I have an 11.5 database with a declaratively partitioned table. The table
has around 40 partitions. We began observing a number of long running
sessions (over a week), all executing the same select query against this
table. Attempting to kill the sessions with pg_terminate_backend has no
effect.

I pulled several stack traces against the backend processes executing this
query and traced the issue back to the _bt_moveright function in
src/backend/access/nbtree/nbtsearch.c. This function appears to be
implemented as an infinite loop, which breaks when it finds a page that
matches what it's looking for.
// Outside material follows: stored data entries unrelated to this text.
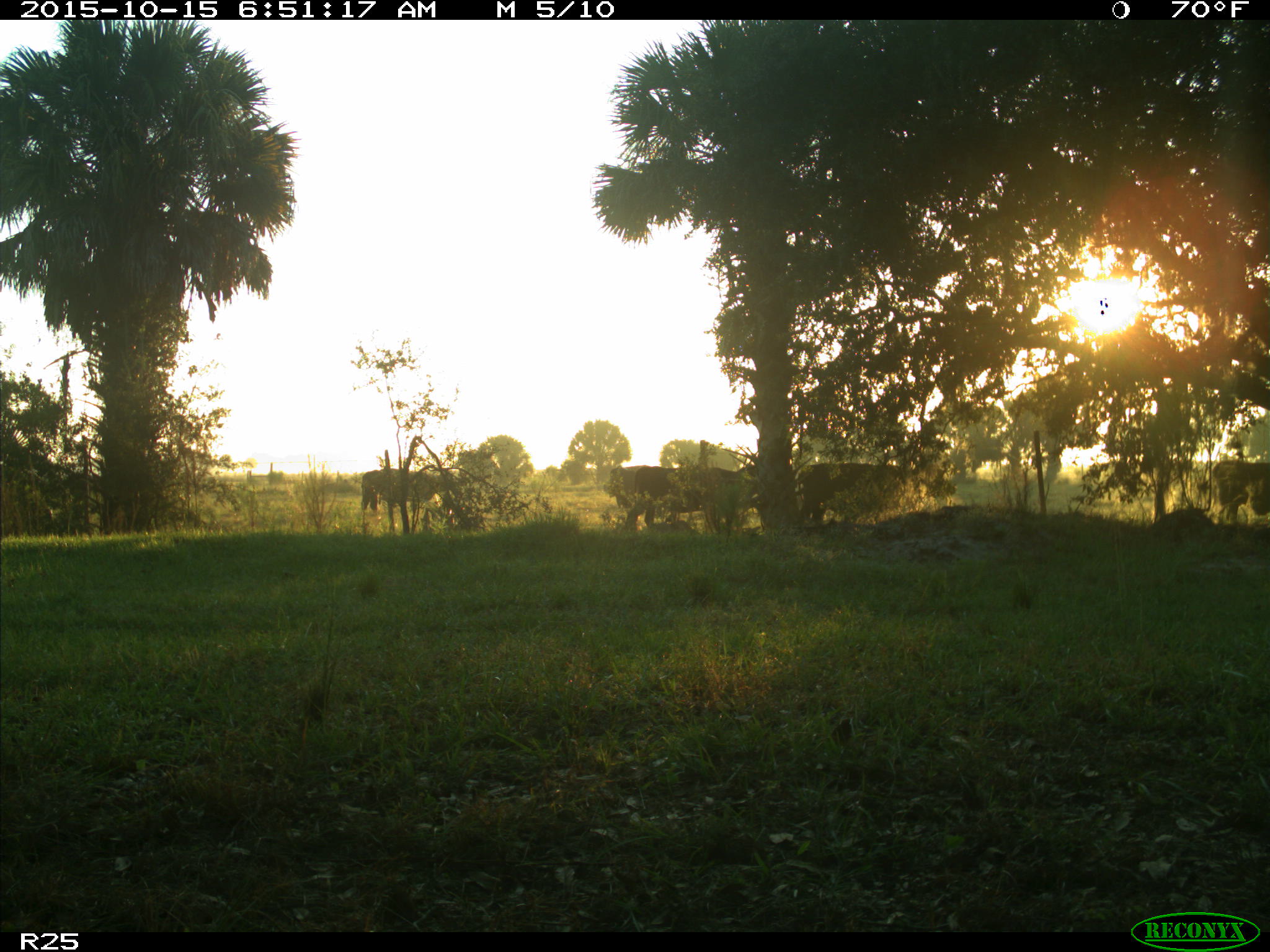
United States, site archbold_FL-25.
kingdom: Animalia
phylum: Chordata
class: Mammalia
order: Artiodactyla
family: Bovidae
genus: Bos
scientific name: Bos taurus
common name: domestic cow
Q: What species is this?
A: Bos taurus (domestic cow).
So my working theory is that I have a
corrupt index where that condition is never properly satisfied, resulting in
an endless loop.

I found a thread in the mailing list archive about a similar issue in one of
the other functions in this file
(https://www.postgresql.org/message-id/flat/CAM3SWZT7dCes%3DuOA3NAHYBA1kth%3Db4pXkszNLMPVtNAAYUp_wg%40mail.gmail.com#e9bf163da8f50f0f2845b59250da6ab5)
The _bt_moveright function does not have CHECK_FOR_INTERRUPTS in its loop,
which would explain why the sessions don't respond to
pg_terminate_backend.

The table has two indexes, so I decided to scan both indexes on all
partitions with the bt_index_check function from the amcheck extension. I
identified one partition where both indexes throw the following result:
ERROR: cross page item order invariant violated for index "xxxxx"
DETAIL: Last item on page tid(xx,xx) page lsn=xxxxxxxxxx

Since both indexes appear to have the same issue, it suggests to me
something about this table/data may be triggering a bug. I have not yet
tried reindexing. I did pg_dump/pg_restore the entire table (all
partitions) to another system (also 11.5), and the indexes built there test
okay.

Other possibly relevant information: The table is range partitioned on an
insert timestamp (timestamp(0) without timezone). The two indexes involved
are both composite indexes, over columns of types (numeric, numeric,
numeric) and (numeric, timestamp(6) without time zone). The partition key
is not covered by either index. There is also no primary key.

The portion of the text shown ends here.